#### Aim of the task:
Please print the entries exactly, omitting each image.

#### Records supplied:
# # #

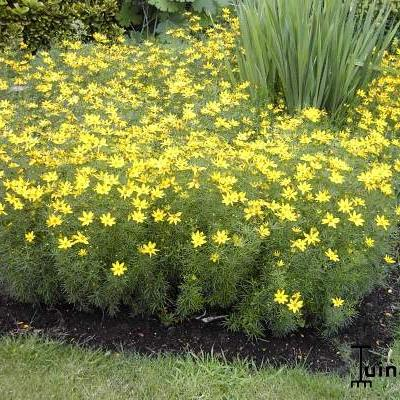 Coreopsis verticillata - Meisjesogen - Coreopsis verticillata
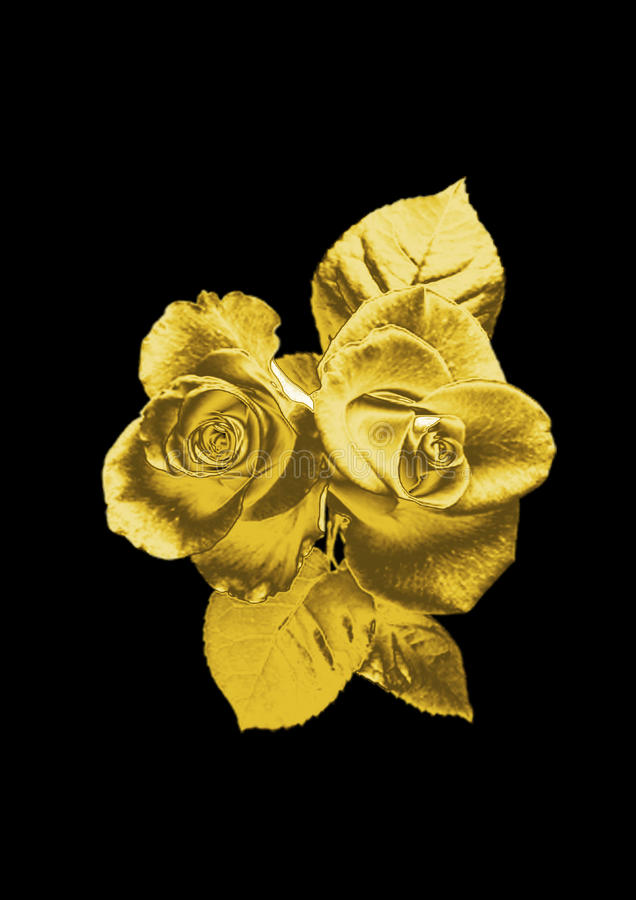 Beautiful Flower Of A Rose From Gold On Black Background Close Up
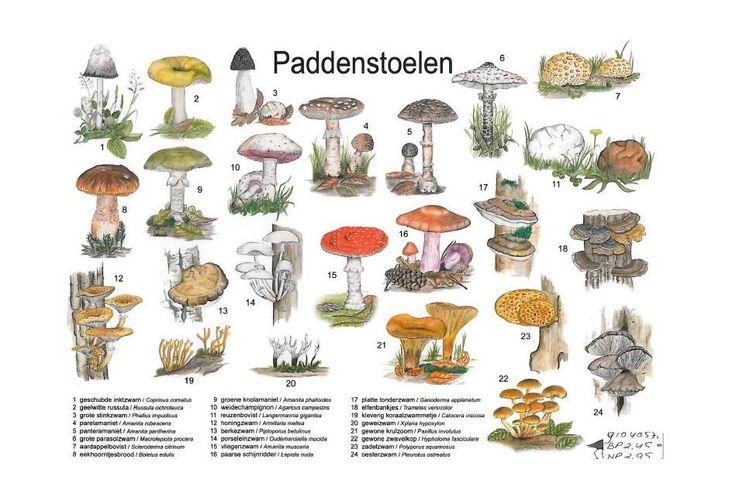 paddenstoelen zoekkaart - Google zoeken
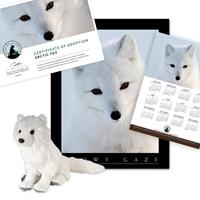 Adopt a Arctic Fox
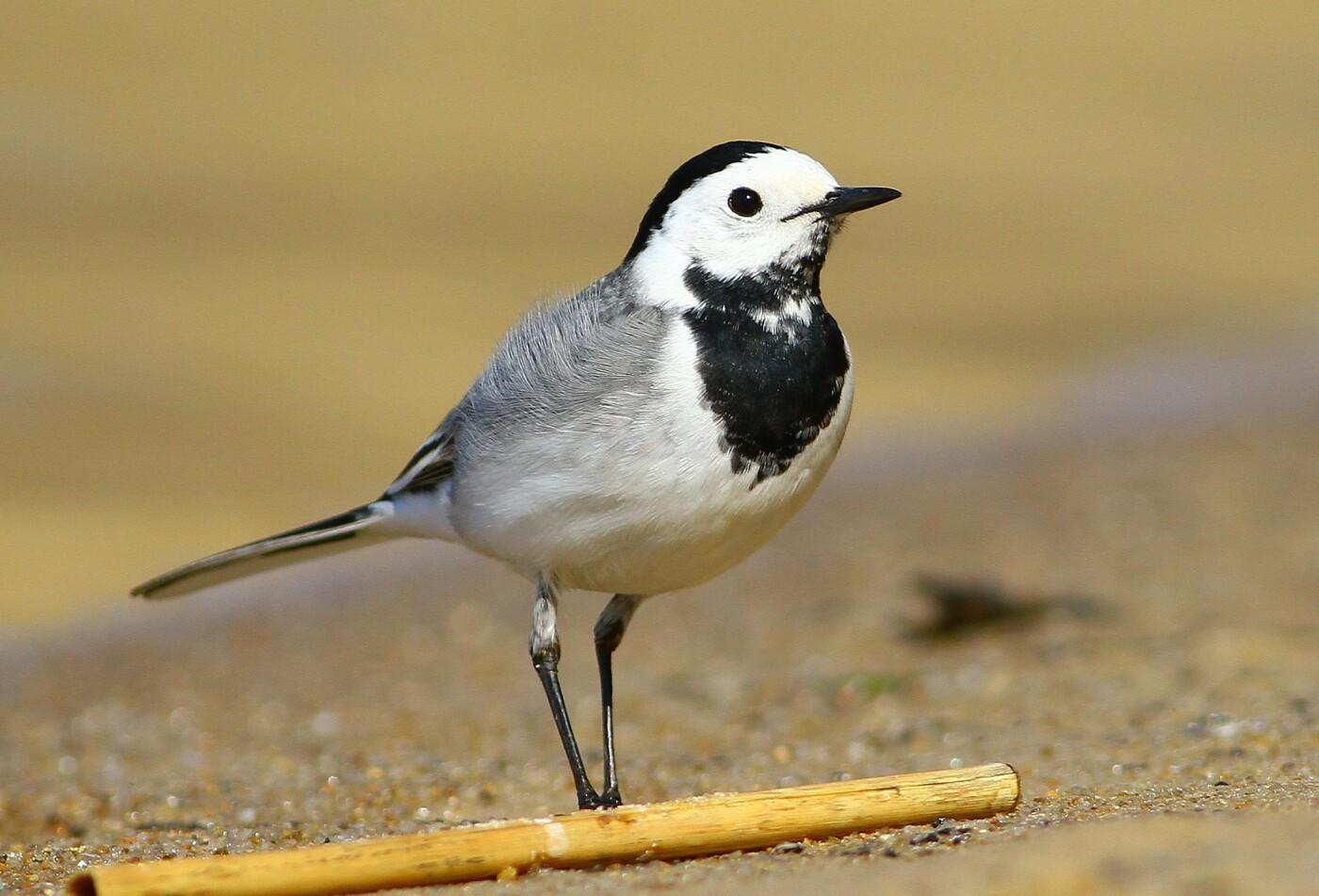 Какие они  красивые! - многих птиц, живущих на Криворожье, пользователи соцсетей впервые увидели крупным планом,  - ФОТО, фото-4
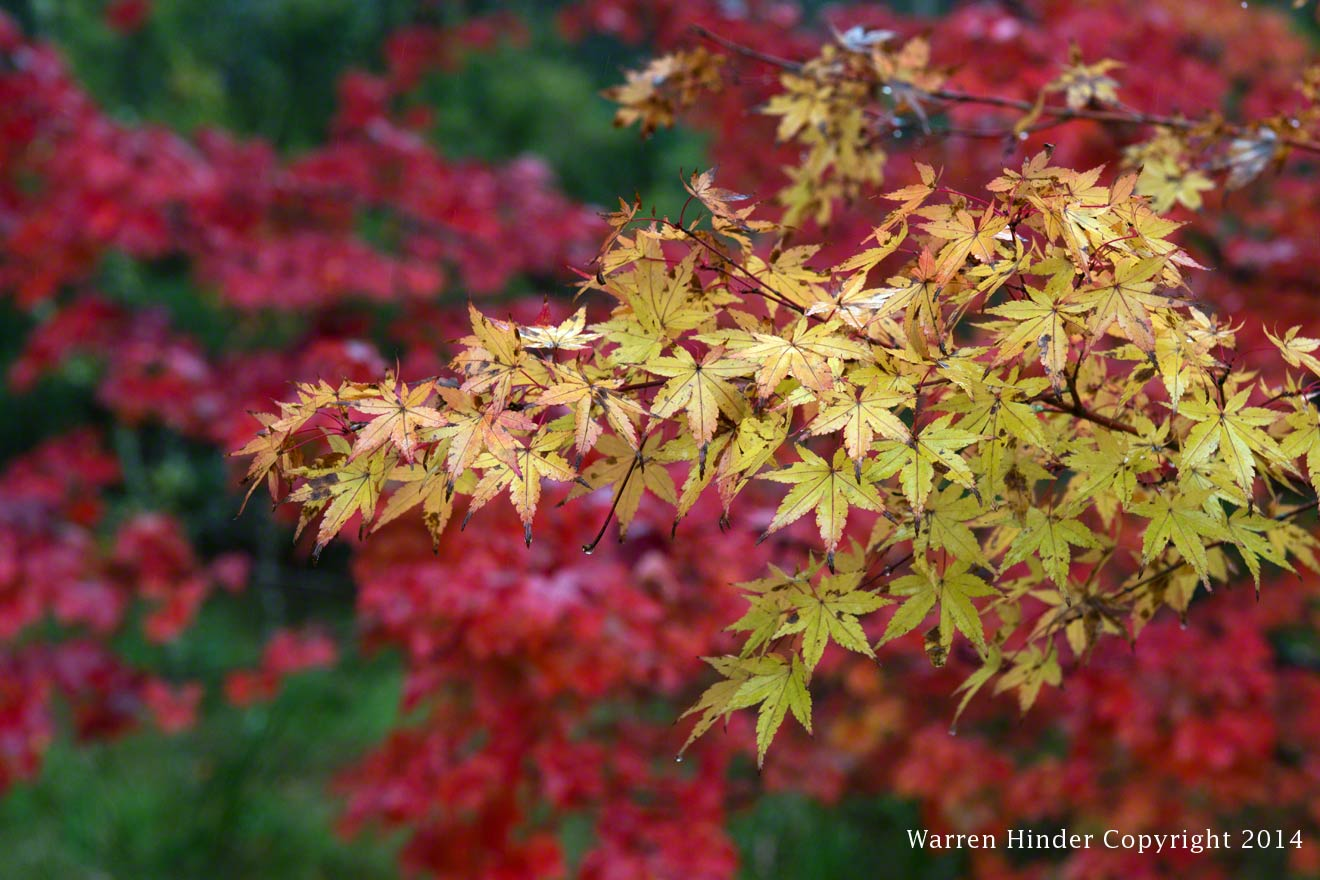 Warren-Hinder-Copyright-2014-Autumn-Colours-Katoomba-close-up-3.jpg
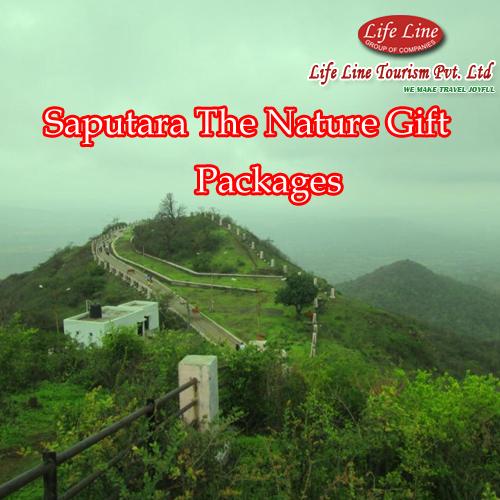 Saputara Tour Packages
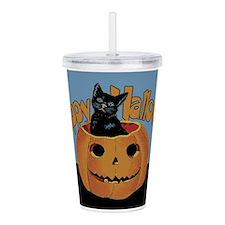 pumpkin-cat-vintag-hh_s.png Acrylic Double-wall Tu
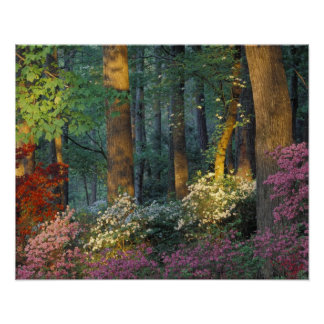 USA, Georgia, Callaway Gardens, Azalea forest. Poster
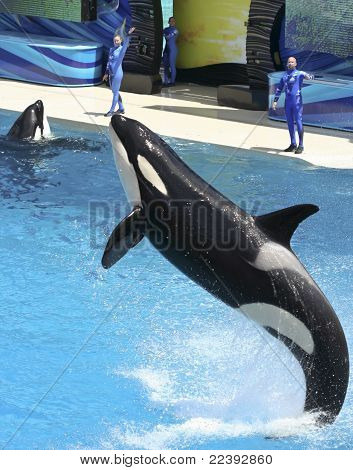 A Killer Whale Performs In An Oceanarium Show
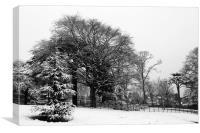 Winter at Cusworth, Canvas Print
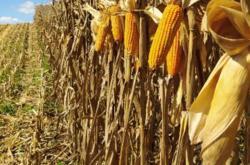 Procura-se terras para Plantio de Cereais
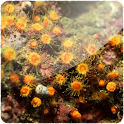 3D Corals (Pro) logo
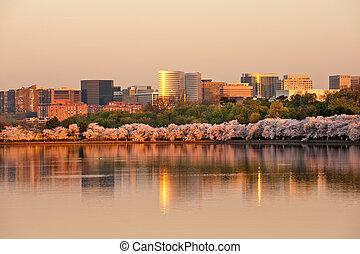 Rosslyn, VA - Skyscrapers of Rosslyn, VA with cherry blossom...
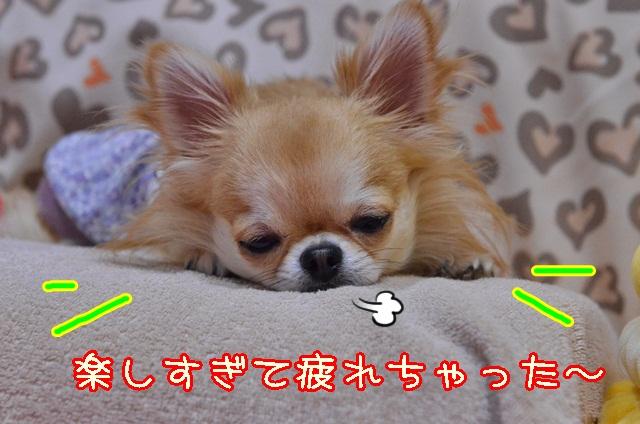 DSC_0098_2013110620455951f.jpg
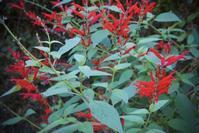 フェイジョア収穫:フェイジョア・ジェリーの作り方 - 世話要らずの庭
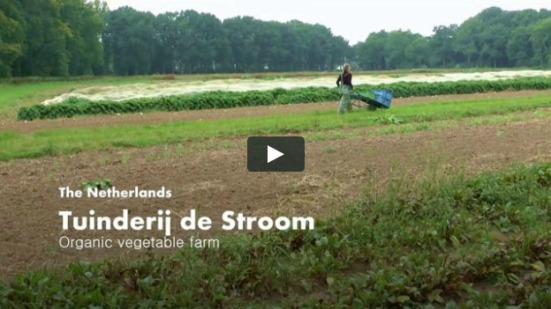 tuinderij de stroom - video cover_02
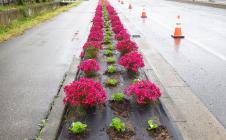 マイ・フラワーロード推進会による花の植栽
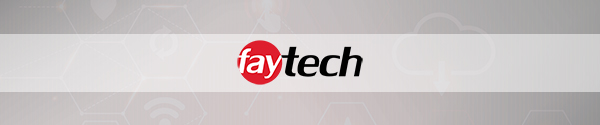 meaning for faytech AG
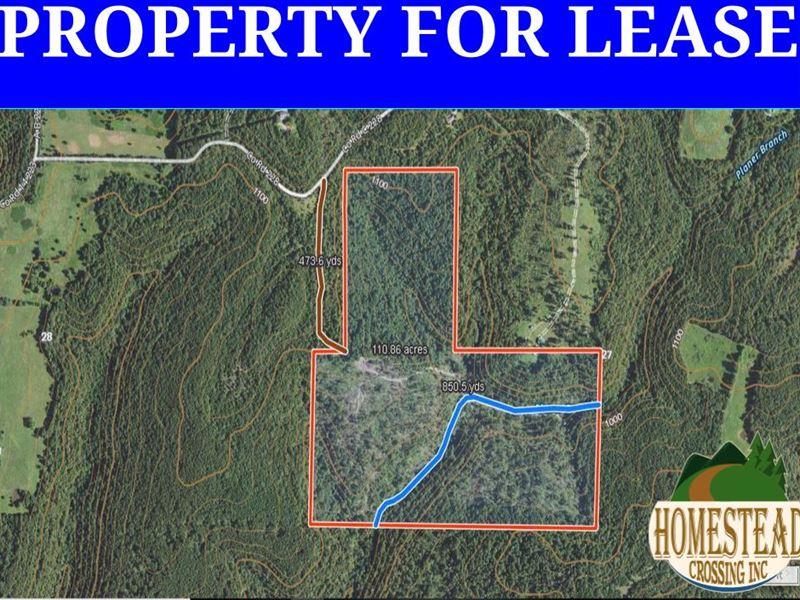 Approximately 110 Acres With Creek : Ava : Douglas County : Missouri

# # #

#### Task output:
 Coreopsis verticillata - Meisjesogen - Coreopsis verticillata
 Beautiful Flower Of A Rose From Gold On Black Background Close Up
 paddenstoelen zoekkaart - Google zoeken
 Adopt a Arctic Fox
 Какие они  красивые! - многих птиц, живущих на Криворожье, пользователи соцсетей впервые увидели крупным планом,  - ФОТО, фото-4
 Warren-Hinder-Copyright-2014-Autumn-Colours-Katoomba-close-up-3.jpg
 Saputara Tour Packages
 pumpkin-cat-vintag-hh_s.png Acrylic Double-wall Tu
 USA, Georgia, Callaway Gardens, Azalea forest. Poster
 A Killer Whale Performs In An Oceanarium Show
 Winter at Cusworth, Canvas Print
 Procura-se terras para Plantio de Cereais
 3D Corals (Pro) logo
 Rosslyn, VA - Skyscrapers of Rosslyn, VA with cherry blossom...
 DSC_0098_2013110620455951f.jpg
 フェイジョア収穫:フェイジョア・ジェリーの作り方 - 世話要らずの庭
 tuinderij de stroom - video cover_02
 マイ・フラワーロード推進会による花の植栽
 meaning for faytech AG
 Approximately 110 Acres With Creek : Ava : Douglas County : Missouri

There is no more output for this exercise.